Thomas Hobbes, Leviathan, ch. 13
Laissez-faire was planned; planning was not.
Polanyi 2001, 147
Introduction
What might be the legacies of American imperium, now said to be in serious decline and, if some pundits are to be believed, soon to be flung into the dustbin of history? How will these legacies mark the world(s) to come and how long might they last? Will they resemble those left behind by previous empires, in the form of infrastructures, practices, borders, legal systems and class systems? Or will their mark come through the Anglo-American capitalism that has permeated every nook and cranny of twenty-first century life? As Sandra Halperin and Ronen Palan have suggested in their introduction to this volume, empires in the dustbin do not simply go away, even when their capitals and armies vanish, leaving behind only ruins and recollections. In their dimly-remembered glory, empires are endlessly recreated in all sorts of places and forms, if only in the hope that some of that glory might rub off on their successors.

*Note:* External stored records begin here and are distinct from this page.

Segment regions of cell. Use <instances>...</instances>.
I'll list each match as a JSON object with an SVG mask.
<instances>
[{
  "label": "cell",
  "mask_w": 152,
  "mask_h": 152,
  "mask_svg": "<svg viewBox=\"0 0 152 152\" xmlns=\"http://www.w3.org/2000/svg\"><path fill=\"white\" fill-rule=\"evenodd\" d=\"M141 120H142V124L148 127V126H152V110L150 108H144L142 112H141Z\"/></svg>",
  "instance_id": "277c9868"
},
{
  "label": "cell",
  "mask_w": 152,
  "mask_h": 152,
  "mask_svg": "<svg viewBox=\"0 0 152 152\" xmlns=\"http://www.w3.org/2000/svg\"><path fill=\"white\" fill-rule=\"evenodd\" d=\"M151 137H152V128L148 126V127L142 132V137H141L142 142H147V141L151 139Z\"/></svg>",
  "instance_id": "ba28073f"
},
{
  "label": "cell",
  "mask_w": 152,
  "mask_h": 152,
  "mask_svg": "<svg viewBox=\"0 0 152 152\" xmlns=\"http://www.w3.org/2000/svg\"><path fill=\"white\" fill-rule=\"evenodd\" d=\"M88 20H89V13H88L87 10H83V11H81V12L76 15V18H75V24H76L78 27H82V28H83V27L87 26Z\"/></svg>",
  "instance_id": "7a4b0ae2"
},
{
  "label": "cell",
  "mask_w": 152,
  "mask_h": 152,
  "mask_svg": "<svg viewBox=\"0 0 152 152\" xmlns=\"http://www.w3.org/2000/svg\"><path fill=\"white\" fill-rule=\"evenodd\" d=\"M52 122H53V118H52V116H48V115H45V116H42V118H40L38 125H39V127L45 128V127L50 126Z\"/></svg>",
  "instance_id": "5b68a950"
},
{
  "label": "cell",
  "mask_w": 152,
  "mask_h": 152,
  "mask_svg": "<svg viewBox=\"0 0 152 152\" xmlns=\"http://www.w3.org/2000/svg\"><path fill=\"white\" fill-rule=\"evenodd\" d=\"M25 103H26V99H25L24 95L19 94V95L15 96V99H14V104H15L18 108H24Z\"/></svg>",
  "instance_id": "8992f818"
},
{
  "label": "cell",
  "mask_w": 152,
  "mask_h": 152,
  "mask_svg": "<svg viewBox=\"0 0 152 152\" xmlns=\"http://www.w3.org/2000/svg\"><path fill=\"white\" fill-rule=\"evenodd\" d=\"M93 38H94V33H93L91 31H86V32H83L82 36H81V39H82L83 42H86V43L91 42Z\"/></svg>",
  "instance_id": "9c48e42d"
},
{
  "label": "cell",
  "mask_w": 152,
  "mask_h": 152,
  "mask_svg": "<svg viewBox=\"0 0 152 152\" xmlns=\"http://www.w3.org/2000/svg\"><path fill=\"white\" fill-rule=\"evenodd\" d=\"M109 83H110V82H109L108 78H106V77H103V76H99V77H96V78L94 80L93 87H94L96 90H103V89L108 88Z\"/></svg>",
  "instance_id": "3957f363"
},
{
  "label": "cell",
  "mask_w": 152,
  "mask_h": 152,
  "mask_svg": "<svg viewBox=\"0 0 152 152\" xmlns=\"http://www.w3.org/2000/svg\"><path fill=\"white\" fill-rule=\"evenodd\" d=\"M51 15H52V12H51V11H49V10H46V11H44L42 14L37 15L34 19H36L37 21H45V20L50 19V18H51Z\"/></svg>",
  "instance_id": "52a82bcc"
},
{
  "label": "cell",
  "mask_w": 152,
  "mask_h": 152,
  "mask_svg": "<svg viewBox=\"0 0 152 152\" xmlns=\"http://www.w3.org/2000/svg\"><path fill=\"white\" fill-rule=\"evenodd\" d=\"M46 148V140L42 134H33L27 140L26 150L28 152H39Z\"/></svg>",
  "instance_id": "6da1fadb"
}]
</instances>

In this chapter, I argue that the primary legacy of American empire to those future world(s) is an ‘assemblage of imperium’. An ‘assemblage’ is an arrangement constituted by a ‘multiplicity of heterogeneous objects, whose unity comes solely from the fact that these items function together, that they “work” together as a functional entity’ (Haggerty and Ericson 2000: 608, citing Patton 1994: 158).